**REQUIRED ACTION**
Omit the images, then repeat the listing exactly.

**SOURCE MATERIAL**
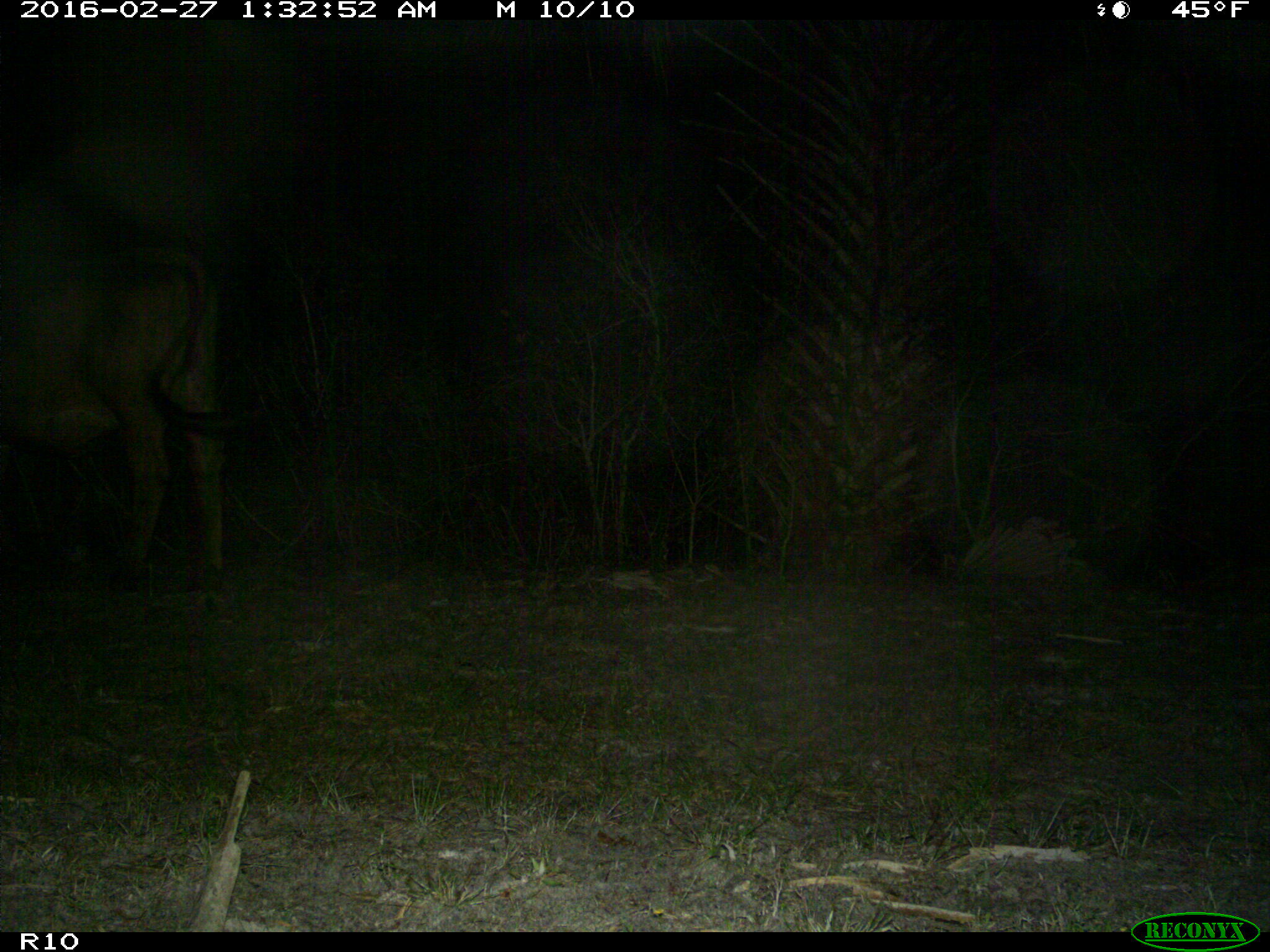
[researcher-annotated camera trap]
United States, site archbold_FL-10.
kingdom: Animalia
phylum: Chordata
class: Mammalia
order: Artiodactyla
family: Bovidae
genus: Bos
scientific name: Bos taurus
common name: domestic cow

**WORKED SOLUTION**
[researcher-annotated camera trap]
United States, site archbold_FL-10.
kingdom: Animalia
phylum: Chordata
class: Mammalia
order: Artiodactyla
family: Bovidae
genus: Bos
scientific name: Bos taurus
common name: domestic cow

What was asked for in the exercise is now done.